(Some records)
------

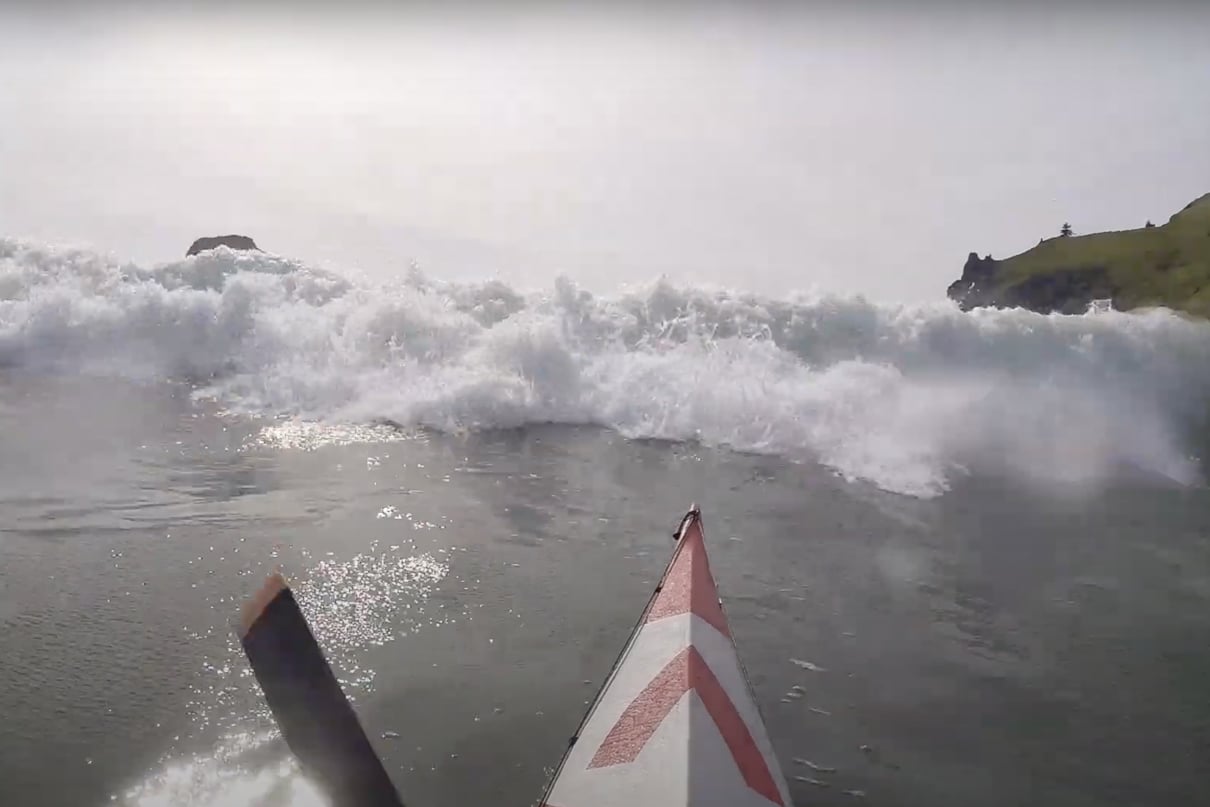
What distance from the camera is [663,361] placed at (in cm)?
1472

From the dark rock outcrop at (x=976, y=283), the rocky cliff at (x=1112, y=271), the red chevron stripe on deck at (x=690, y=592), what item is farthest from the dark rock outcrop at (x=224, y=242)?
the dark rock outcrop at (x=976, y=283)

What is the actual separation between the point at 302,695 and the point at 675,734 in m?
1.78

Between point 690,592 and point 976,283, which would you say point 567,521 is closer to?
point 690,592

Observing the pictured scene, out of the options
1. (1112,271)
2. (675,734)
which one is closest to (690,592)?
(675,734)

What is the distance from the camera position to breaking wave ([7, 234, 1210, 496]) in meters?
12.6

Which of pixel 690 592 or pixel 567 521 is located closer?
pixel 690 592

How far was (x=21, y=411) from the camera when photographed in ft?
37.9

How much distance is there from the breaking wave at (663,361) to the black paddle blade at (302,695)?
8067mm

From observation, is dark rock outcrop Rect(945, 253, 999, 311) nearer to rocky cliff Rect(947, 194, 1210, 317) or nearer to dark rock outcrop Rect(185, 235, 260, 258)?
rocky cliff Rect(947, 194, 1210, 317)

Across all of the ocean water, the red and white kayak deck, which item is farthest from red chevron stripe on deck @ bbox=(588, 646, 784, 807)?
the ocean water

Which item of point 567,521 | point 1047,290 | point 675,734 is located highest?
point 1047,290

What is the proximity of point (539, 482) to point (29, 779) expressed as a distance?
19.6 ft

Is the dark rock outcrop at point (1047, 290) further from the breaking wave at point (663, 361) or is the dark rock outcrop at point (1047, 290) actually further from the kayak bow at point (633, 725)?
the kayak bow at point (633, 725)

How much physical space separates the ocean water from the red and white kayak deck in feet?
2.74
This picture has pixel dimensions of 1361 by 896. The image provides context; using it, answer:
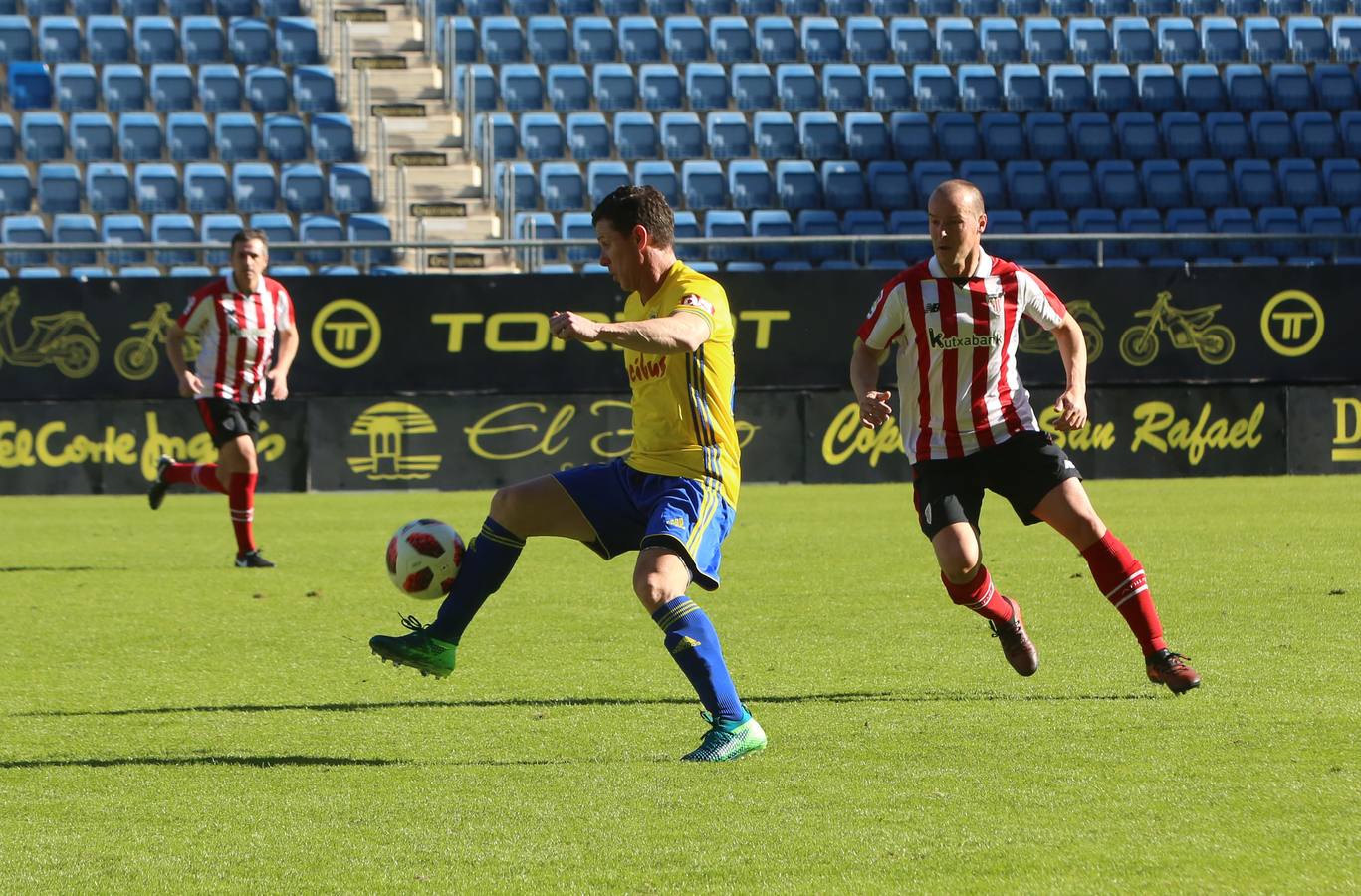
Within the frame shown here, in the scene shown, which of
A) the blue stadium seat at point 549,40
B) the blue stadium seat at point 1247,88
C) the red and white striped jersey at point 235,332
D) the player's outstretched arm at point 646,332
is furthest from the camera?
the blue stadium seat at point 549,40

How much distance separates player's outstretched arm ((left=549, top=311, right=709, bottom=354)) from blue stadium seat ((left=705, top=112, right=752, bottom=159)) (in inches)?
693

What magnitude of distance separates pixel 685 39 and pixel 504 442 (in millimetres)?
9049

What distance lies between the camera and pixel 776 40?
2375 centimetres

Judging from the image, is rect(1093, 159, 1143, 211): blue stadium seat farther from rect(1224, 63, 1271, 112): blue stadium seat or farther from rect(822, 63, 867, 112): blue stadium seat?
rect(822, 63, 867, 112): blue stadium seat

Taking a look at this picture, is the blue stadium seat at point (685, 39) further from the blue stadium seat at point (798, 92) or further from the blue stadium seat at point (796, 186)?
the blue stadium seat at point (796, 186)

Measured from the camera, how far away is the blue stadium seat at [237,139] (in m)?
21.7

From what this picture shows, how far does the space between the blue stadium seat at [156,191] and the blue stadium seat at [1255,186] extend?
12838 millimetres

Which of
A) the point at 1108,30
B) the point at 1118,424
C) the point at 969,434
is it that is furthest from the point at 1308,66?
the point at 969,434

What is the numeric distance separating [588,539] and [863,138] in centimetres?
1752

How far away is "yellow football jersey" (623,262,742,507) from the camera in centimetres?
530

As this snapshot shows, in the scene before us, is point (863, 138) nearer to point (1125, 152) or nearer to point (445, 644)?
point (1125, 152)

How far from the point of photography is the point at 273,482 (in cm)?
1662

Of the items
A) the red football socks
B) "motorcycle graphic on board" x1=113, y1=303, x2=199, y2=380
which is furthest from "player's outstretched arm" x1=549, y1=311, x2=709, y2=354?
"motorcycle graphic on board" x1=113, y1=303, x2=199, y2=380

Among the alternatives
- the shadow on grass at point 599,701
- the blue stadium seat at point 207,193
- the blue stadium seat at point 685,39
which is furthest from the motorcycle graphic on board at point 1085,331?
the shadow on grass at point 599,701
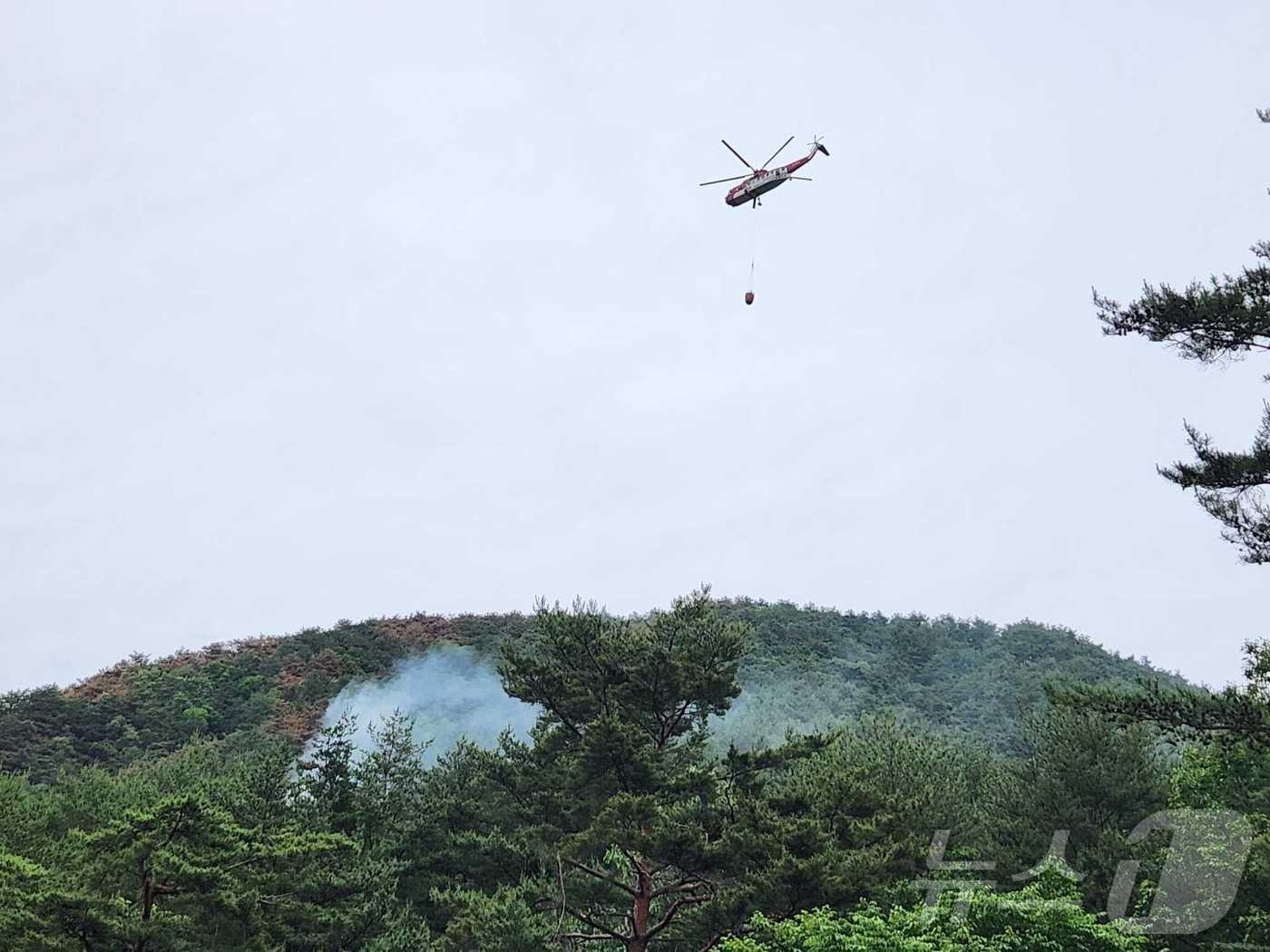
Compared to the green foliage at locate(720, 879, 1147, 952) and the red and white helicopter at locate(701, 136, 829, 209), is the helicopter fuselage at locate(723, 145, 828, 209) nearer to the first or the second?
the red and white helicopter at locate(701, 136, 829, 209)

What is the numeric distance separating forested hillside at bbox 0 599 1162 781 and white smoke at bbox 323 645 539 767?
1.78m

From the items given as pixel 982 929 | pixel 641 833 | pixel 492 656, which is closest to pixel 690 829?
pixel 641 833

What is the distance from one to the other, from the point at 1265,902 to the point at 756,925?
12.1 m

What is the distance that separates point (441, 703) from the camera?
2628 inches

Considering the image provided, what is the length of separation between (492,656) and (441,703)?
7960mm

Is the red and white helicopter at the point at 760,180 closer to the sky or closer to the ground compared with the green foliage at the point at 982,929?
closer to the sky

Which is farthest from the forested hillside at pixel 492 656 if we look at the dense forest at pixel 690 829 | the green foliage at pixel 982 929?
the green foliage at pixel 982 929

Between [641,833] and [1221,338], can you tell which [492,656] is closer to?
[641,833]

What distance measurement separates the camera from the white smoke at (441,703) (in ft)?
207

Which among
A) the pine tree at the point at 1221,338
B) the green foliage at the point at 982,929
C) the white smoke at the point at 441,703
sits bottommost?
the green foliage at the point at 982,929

------

• _SET EXERCISE_: Please repeat all of the items above word for word, leaving out the pictures.

• _REPLY_:
What distance from the camera is [663,361] placed at (in cm)?
1472

From the dark rock outcrop at (x=976, y=283), the rocky cliff at (x=1112, y=271), the red chevron stripe on deck at (x=690, y=592), what item is farthest from the dark rock outcrop at (x=224, y=242)?
the dark rock outcrop at (x=976, y=283)

What is the actual separation between the point at 302,695 and the point at 675,734 in m?
1.78

Between point 690,592 and point 976,283, which would you say point 567,521 is closer to?
point 690,592

Observing the pictured scene, out of the options
1. (1112,271)
2. (675,734)
which one is closest to (690,592)?
(675,734)

What is the distance from the camera position to breaking wave ([7, 234, 1210, 496]) in meters?
12.6

Which of pixel 690 592 or pixel 567 521 is located closer?
pixel 690 592

How far was (x=21, y=411) from the camera when photographed in ft?
37.9

How much distance is there from the breaking wave at (663,361) to the black paddle blade at (302,695)?
8067mm

From observation, is dark rock outcrop Rect(945, 253, 999, 311) nearer to rocky cliff Rect(947, 194, 1210, 317) or nearer to dark rock outcrop Rect(185, 235, 260, 258)?
rocky cliff Rect(947, 194, 1210, 317)

Across all of the ocean water, the red and white kayak deck, which item is farthest from red chevron stripe on deck @ bbox=(588, 646, 784, 807)?
the ocean water

Which item of point 567,521 | point 1047,290 | point 675,734 is located highest?
point 1047,290

What is the proximity of point (539, 482) to point (29, 779) expressed as a distance?
19.6 ft

Is the dark rock outcrop at point (1047, 290) further from the breaking wave at point (663, 361) or is the dark rock outcrop at point (1047, 290) actually further from the kayak bow at point (633, 725)?
the kayak bow at point (633, 725)

How much physical space separates the ocean water from the red and white kayak deck in feet?
2.74
This picture has pixel dimensions of 1361 by 896. The image provides context; using it, answer:
Within the frame shown here, in the scene shown, which of
A) the blue stadium seat at point 549,40
B) the blue stadium seat at point 1247,88
C) the red and white striped jersey at point 235,332
D) the player's outstretched arm at point 646,332
is furthest from the camera?
the blue stadium seat at point 549,40

How much distance separates player's outstretched arm ((left=549, top=311, right=709, bottom=354)) from blue stadium seat ((left=705, top=112, right=752, bottom=159)) (in inches)?
693

What magnitude of distance separates pixel 685 39 and pixel 504 442 (in millimetres)?
9049

What distance lies between the camera and pixel 776 40?
2375 centimetres

Judging from the image, is rect(1093, 159, 1143, 211): blue stadium seat farther from rect(1224, 63, 1271, 112): blue stadium seat or farther from rect(822, 63, 867, 112): blue stadium seat?
rect(822, 63, 867, 112): blue stadium seat

Taking a look at this picture, is the blue stadium seat at point (685, 39) further from the blue stadium seat at point (798, 92) or further from the blue stadium seat at point (796, 186)?
the blue stadium seat at point (796, 186)

Measured from the camera, how far away is the blue stadium seat at [237,139] (in m)?
21.7

From what this picture shows, how far does the space between the blue stadium seat at [156,191] and the blue stadium seat at [1255,186] extend?
12838 millimetres

Which of
A) the point at 1108,30
B) the point at 1118,424
C) the point at 969,434
is it that is furthest from the point at 1308,66?
the point at 969,434

What is the numeric distance separating [588,539] and [863,138] in centimetres?
1752

How far away is "yellow football jersey" (623,262,742,507) from the camera in centimetres?
530

As this snapshot shows, in the scene before us, is point (863, 138) nearer to point (1125, 152) or nearer to point (445, 644)?
point (1125, 152)

How far from the point of photography is the point at 273,482 (in cm)?
1662

Of the items
A) the red football socks
B) "motorcycle graphic on board" x1=113, y1=303, x2=199, y2=380
which is furthest from "player's outstretched arm" x1=549, y1=311, x2=709, y2=354?
"motorcycle graphic on board" x1=113, y1=303, x2=199, y2=380

Among the alternatives
- the shadow on grass at point 599,701
- the blue stadium seat at point 207,193
- the blue stadium seat at point 685,39
which is furthest from the motorcycle graphic on board at point 1085,331?
the shadow on grass at point 599,701
Compared to the green foliage at locate(720, 879, 1147, 952) and the red and white helicopter at locate(701, 136, 829, 209), is the helicopter fuselage at locate(723, 145, 828, 209) nearer to the first or the second?
the red and white helicopter at locate(701, 136, 829, 209)

What is the numeric distance separating forested hillside at bbox 0 599 1162 781 and white smoke at bbox 323 645 539 767?
1.78m

From the items given as pixel 982 929 | pixel 641 833 | pixel 492 656, which is closest to pixel 690 829?
pixel 641 833

What is the distance from one to the other, from the point at 1265,902 to the point at 756,925?
12.1 m

What is the distance that separates point (441, 703) from the camera?
2628 inches

Considering the image provided, what is the length of separation between (492,656) and (441,703)?
7960mm

Is the red and white helicopter at the point at 760,180 closer to the sky or closer to the ground compared with the green foliage at the point at 982,929?
closer to the sky

Which is farthest from the forested hillside at pixel 492 656 if we look at the dense forest at pixel 690 829 | the green foliage at pixel 982 929?
the green foliage at pixel 982 929

Between [641,833] and [1221,338], can you tell which [492,656] is closer to?
[641,833]

What distance measurement separates the camera from the white smoke at (441,703) (in ft)?
207

Which among
A) the pine tree at the point at 1221,338
B) the green foliage at the point at 982,929
C) the white smoke at the point at 441,703
sits bottommost?
the green foliage at the point at 982,929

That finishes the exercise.